Bull case: Sarvam aims to build at levels 1 through 3 of the AI Stack (Chips, Foundation Models, & Infrastructure). The best comparison to Sarvam’s strategy is looking at what Google has undertaken in building Gemini. First, Google has built custom TPU chips or more specifically ASICs for model training and inference. Second, Google has a massive team of engineers & researchers building foundation models, and lastly, third Google has a hosted Models as a Service (MaaS) offering that allows developers to interact with Gemini through simple, production-ready AI APIs, built on GCP infrastructure.
Sarvam AI's market positioning is also compelling where 90% of India’s new internet users prefer voice over text, and only 10% speak English fluently.

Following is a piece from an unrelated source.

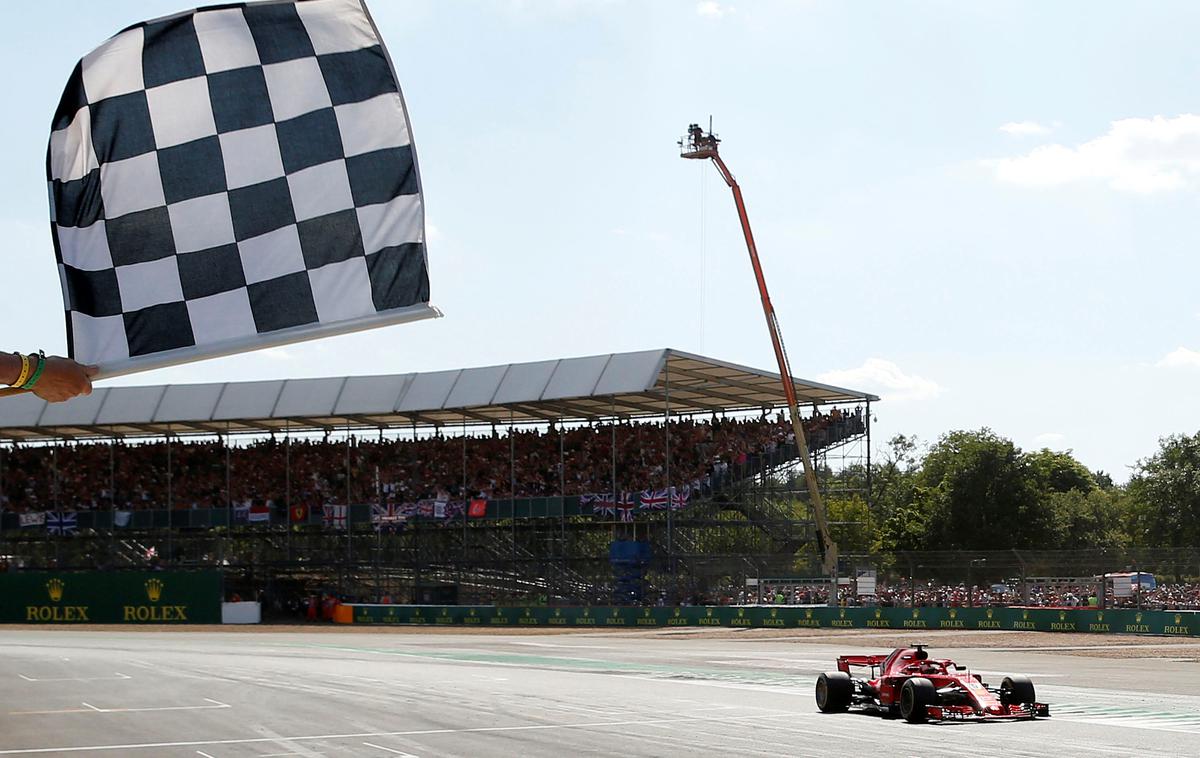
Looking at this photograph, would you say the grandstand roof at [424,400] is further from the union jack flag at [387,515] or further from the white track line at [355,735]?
the white track line at [355,735]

Their voice-first, multilingual AI platform targeting 92% of India's population through the top 22 native languages addresses a clear market gap.

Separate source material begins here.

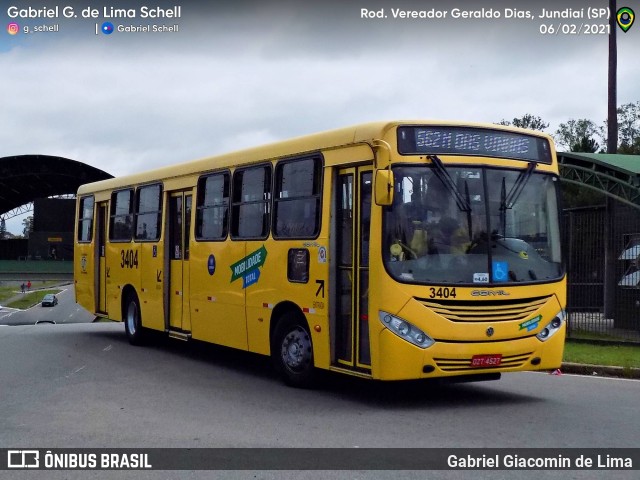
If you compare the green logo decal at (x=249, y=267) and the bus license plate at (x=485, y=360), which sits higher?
the green logo decal at (x=249, y=267)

Bear case: Google and Meta already offer services in 15+ Indian languages, backed by significantly larger compute power ($11.3B for OpenAI vs Sarvam's $41M). Only 17% of Indians have home broadband (even though cellular service coverage is rapidly growing), limiting complex AI deployment, and Indian users historically spend 30% less on digital services versus the global average.
🇯🇵 Japan News
SoftBank is launching a new startup campus in Nagoya, Japan's industrial hub, to energize the nation's startup ecosystem. The open campus (it’s a similar concept to a WeWork, but at a much larger scale) is the size of 4 football fields.

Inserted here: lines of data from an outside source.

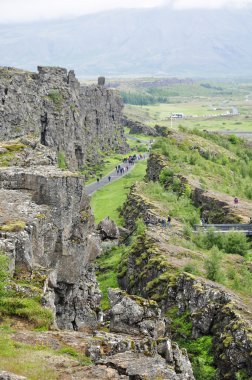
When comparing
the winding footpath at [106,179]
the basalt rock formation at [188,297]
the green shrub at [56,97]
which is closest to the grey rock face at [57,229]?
the basalt rock formation at [188,297]

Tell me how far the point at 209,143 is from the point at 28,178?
95636mm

Sony has acquired sports motion capture firm KinaTrax for ~$100M. Their technology, already deployed across 75 MLB and NCAA teams, uses video motion technology to improve a hitter’s swing & a pitcher’s windup.
🇹🇼 Taiwan News
OpenAI is partnering with Broadcom and TSMC to develop its first in-house AI chip. Production begins 2026 at TSMC, while AMD's MI300 chips will bridge the gap for immediate computing needs. Reportedly, the chip is designed for inference only, and OpenAI will continue using Nvidia for AI training workloads.
🇨🇳 China News
Luckin Coffee, China's largest coffee chain, will expand to the U.S. in 2025, targeting NYC first with $2 drinks to challenge Starbucks. Their initial focus: areas with high Chinese student and tourist presence. This follows their comeback from a 2020 scandal that resulted in Nasdaq delisting and a $180M fine.
🇻🇳 Vietnam News
Vingroup, Vietnam's largest private conglomerate, launched a $150M venture fund for tech startup investments, expanding beyond their usual businesses of real-estate, manufacturing, and electric vehicles.
🇦🇪 UAE News
MGX, the UAE-based AI investment firm, is exploring investment in Elon Musk's xAI (Grok chatbot developer). xAI is seeking $5B at a $45B valuation.
🇰🇷 Korea News
Coupang's Co-founder Chris Koh raised $100M for HRZ Han River, his VC firm focused on Korean tech investments. Coupang is one of Korea’s largest companies - currently serving 18M+ active customers with a $58B market cap.
🇸🇬 Singapore News
Singapore’s Universities NUS and NTU, with $50 million in backing from the National Research Foundation, are launching National GRIP, a venture fund & accelerator program aimed at creating startups from local universities and research institutes. The initiative aims to produce 300 startup teams by 2028.